### EXERCISE INSTRUCTIONS:
Transcribe the article on the Student Government Association meeting word for word, from "SGA Talks Campus" to "and disciplinary consequences.".

SGA Talks Campus Climate Team, Disciplinary Memo

KIP LYNCH ’22
STAFF WRITER

On Sunday, Oct. 14, the Student Government Association (SGA) heard updates from each of its subcommittees, in addition to hearing a request for approval by Doctors Without Borders and meeting with Dean of Students and Vice President for Student Affairs Joe DiChristina in regard to his Oct. 10 memorandum outlining administrative actions concerning student behavior and disciplinary consequences.

Each subcommittee provided updates on priorities, initiatives, as well as ideas for improvement in each of their respective areas. The Food Committee outlined its goal of providing better advertisement on the quality of food provided by the dining halls. The Sustainability Committee, while it has yet to hold its first meeting, emphasized its prioritization on celebrating October, which is Campus Sustainability Month. The Curriculum Committee, following a discussion regarding which materials may be confidential or shared, revealed their intention to distribute the Committee’s Annual Report to the SGA in the near-future, and the Academic Affairs Committee described their discussions on extending the add/drop and the large number of requests filed after the end of each period.

The Student Government Association heard a request for approval and recognition of Doctors Without Borders. In addition to generating interest for students on a pre-med track, Doctors Without Borders described its goals of improving healthy practices in the Hartford community through presentations about domestic abuse and the process of pediatric checkups in local community centers. If approved, it will be the first chapter of Doctors Without Borders in the state of Connecticut. The SGA will vote on its approval this week.

The SGA also met with DiChristina, Associate Dean of Students Robert Lukaskiewicz, Associate Director of Human Resources and Title IX Coordinator Venice Ross, and Director ofCampus Safety Brian Heavren to provide feedback to the Campus Climate Incident Response Team as well as reflect on the standard for memorandums that outline disciplinary information, particularly the one sent to students on Oct. 10. The SGA expressed concerns that students do not face serious consequences for their actions, with DiChristina adding that the Campus Climate Team is a way for students to help in reactively as well as proactively responding to incidents of harassment and discriminatory behavior. With the deadline for submissions extended until later this week, DiChristina urged students to apply themselves or nominate another student. The SGA also voiced concerns in regard to the language used in the Student Handbook, from the lack of the use of the term “hate crime” to the absence of specific consequences for certain acts of misconduct. DiChristina responded to these language concerns by explaining how the use of broad discriminatory definitions instead of specific definitions, which are often outlined at the Federal level, gives Trinity more lee-way in responding to and punishing acts of misconduct. The discussion also included the specificity of memorandums outlining student punishments, which resulted in concerns of student confidentiality versus transparency between the student body and Trinity’s administration.

### Stored entries:
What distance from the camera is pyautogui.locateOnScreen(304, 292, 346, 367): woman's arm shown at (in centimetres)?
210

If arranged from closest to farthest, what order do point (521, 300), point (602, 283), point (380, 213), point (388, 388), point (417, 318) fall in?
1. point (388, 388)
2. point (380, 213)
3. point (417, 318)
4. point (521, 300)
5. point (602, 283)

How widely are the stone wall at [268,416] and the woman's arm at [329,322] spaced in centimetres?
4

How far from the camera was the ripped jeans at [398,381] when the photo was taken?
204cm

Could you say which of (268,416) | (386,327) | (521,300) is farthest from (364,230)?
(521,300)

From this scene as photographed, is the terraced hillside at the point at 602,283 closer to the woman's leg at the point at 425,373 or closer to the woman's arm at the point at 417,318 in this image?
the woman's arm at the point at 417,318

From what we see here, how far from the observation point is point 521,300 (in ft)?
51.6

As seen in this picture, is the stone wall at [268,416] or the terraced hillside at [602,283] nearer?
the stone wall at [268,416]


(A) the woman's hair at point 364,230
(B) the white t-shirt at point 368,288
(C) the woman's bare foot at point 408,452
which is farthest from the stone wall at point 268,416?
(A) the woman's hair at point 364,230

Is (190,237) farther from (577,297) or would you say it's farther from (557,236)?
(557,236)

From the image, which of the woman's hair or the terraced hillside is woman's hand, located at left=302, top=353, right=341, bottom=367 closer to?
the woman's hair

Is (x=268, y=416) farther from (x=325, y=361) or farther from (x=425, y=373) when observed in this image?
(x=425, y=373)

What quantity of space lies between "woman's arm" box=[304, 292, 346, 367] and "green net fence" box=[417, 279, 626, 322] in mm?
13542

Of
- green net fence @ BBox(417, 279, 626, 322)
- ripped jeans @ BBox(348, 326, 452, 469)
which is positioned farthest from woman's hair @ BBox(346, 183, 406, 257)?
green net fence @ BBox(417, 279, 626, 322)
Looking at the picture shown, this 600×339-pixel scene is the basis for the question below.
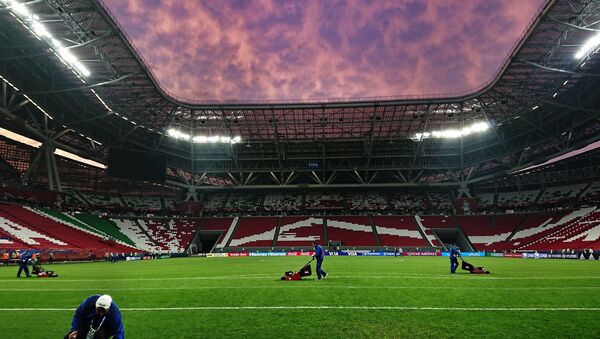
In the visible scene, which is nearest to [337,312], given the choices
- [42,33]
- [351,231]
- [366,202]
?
[42,33]

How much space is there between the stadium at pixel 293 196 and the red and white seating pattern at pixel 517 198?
41 centimetres

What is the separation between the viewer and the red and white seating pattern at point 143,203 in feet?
212

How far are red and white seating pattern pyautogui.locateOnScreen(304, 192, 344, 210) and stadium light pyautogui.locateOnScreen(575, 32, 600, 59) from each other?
4454 centimetres

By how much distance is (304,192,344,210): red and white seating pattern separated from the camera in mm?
70438

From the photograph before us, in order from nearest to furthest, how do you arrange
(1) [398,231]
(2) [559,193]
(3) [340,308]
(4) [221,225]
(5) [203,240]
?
(3) [340,308], (2) [559,193], (1) [398,231], (4) [221,225], (5) [203,240]

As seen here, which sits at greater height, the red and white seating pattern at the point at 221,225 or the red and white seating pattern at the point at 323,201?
the red and white seating pattern at the point at 323,201

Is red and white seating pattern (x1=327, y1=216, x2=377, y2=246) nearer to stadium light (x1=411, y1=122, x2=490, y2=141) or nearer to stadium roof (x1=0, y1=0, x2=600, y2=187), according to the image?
stadium roof (x1=0, y1=0, x2=600, y2=187)

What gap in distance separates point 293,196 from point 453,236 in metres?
31.3

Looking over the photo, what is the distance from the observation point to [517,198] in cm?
6244

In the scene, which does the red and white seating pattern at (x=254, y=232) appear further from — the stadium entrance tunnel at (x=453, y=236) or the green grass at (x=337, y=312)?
the green grass at (x=337, y=312)

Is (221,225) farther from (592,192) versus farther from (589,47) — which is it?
(592,192)

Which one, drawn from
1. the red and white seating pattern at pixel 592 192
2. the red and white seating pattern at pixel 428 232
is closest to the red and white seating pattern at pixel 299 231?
the red and white seating pattern at pixel 428 232

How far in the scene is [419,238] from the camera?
57.7 metres

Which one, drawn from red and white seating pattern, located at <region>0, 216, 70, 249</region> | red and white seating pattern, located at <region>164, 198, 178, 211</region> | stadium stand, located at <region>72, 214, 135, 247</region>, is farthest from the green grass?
red and white seating pattern, located at <region>164, 198, 178, 211</region>
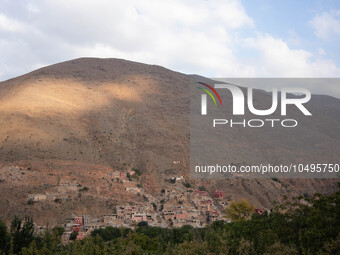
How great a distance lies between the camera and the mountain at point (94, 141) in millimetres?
52625

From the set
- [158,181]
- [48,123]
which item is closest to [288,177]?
[158,181]

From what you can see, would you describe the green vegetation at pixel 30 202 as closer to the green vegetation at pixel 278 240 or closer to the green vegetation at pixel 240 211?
the green vegetation at pixel 240 211

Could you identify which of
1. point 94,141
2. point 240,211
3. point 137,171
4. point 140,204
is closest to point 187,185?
point 137,171

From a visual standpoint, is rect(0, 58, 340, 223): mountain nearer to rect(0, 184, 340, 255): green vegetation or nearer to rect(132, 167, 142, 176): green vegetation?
rect(132, 167, 142, 176): green vegetation

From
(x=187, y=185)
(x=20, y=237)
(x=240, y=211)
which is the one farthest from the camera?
(x=187, y=185)

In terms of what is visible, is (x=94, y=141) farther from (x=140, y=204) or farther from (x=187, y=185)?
(x=140, y=204)

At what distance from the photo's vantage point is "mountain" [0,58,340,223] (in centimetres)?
5262

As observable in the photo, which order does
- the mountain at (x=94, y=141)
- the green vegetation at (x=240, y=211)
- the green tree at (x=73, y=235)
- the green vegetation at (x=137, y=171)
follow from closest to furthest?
the green tree at (x=73, y=235), the green vegetation at (x=240, y=211), the mountain at (x=94, y=141), the green vegetation at (x=137, y=171)

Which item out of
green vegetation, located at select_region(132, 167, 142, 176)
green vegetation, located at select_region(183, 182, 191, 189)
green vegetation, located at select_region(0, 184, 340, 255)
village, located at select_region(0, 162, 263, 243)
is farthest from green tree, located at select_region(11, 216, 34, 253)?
green vegetation, located at select_region(132, 167, 142, 176)

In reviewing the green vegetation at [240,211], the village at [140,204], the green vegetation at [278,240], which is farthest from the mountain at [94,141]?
the green vegetation at [278,240]

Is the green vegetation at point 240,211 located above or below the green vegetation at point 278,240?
below

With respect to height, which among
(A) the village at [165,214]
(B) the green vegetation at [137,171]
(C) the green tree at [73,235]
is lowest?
(C) the green tree at [73,235]

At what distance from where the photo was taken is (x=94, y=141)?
68.0 m

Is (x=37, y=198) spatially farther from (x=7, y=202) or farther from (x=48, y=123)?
(x=48, y=123)
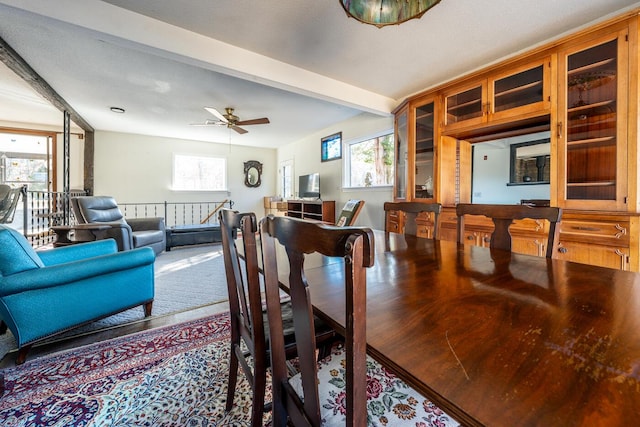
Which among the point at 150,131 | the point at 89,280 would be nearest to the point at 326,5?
the point at 89,280

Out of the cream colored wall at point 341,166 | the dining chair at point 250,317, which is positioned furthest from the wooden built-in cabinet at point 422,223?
the dining chair at point 250,317

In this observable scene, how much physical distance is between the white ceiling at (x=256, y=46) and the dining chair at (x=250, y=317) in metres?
1.91

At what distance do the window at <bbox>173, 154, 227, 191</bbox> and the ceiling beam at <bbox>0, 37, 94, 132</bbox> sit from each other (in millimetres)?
2363

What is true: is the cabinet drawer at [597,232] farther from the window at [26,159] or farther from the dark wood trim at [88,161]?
the window at [26,159]

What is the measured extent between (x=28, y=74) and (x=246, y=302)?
4.21 m

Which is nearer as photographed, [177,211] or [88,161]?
[88,161]

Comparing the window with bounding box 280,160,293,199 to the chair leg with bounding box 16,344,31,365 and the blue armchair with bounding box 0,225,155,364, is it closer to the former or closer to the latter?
the blue armchair with bounding box 0,225,155,364

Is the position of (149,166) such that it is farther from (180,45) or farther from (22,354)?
(22,354)

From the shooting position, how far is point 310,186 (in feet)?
18.7

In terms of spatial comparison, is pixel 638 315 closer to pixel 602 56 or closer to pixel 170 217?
pixel 602 56

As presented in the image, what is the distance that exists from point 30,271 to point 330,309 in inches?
74.8

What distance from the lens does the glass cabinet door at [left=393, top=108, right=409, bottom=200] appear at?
3.38m

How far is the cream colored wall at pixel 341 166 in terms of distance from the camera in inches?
170

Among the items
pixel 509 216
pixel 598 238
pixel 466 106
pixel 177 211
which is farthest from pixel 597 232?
pixel 177 211
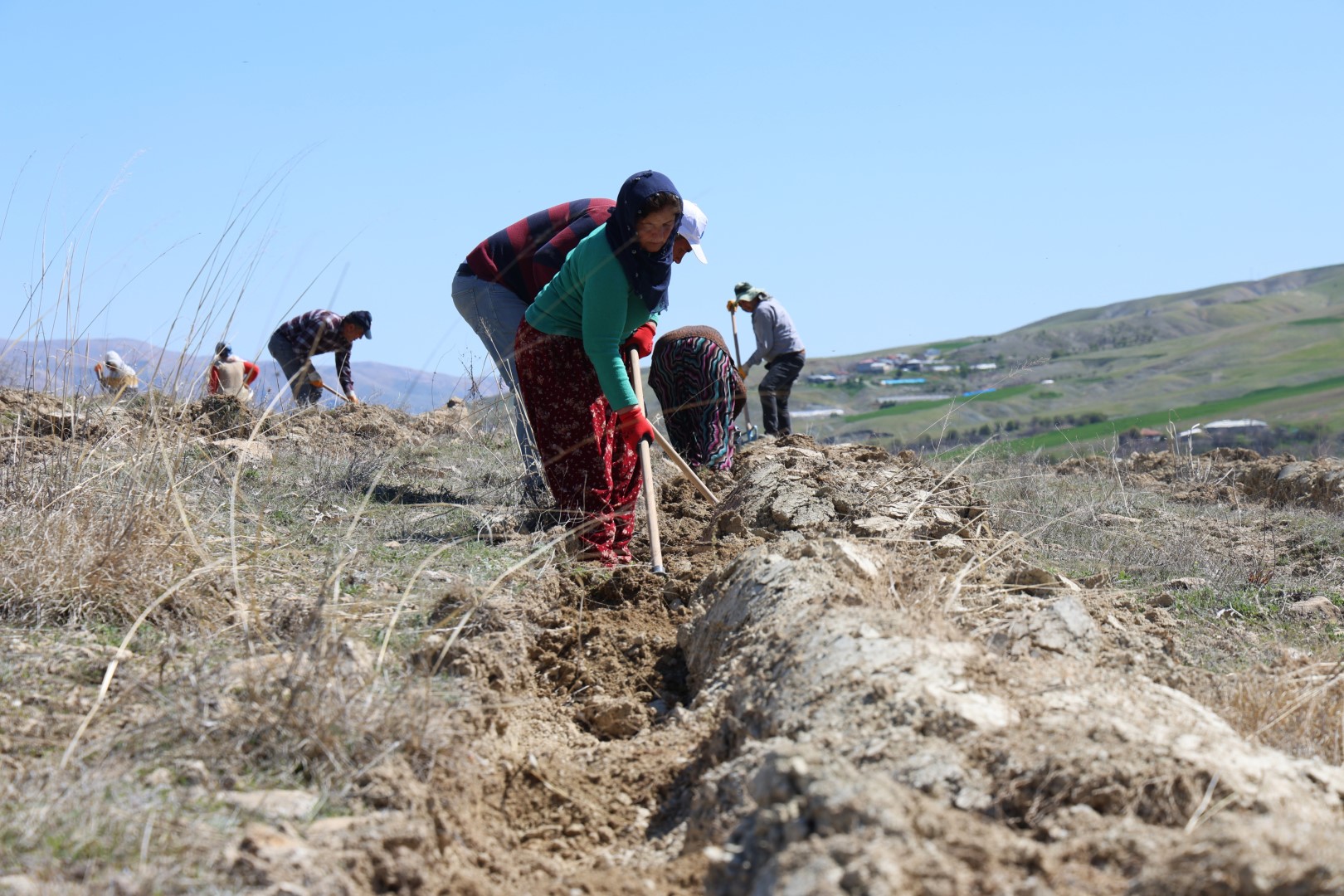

### WORKED SOLUTION:
SGA Talks Campus Climate Team, Disciplinary Memo

KIP LYNCH ’22
STAFF WRITER

On Sunday, Oct. 14, the Student Government Association (SGA) heard updates from each of its subcommittees, in addition to hearing a request for approval by Doctors Without Borders and meeting with Dean of Students and Vice President for Student Affairs Joe DiChristina in regard to his Oct. 10 memorandum outlining administrative actions concerning student behavior and disciplinary consequences.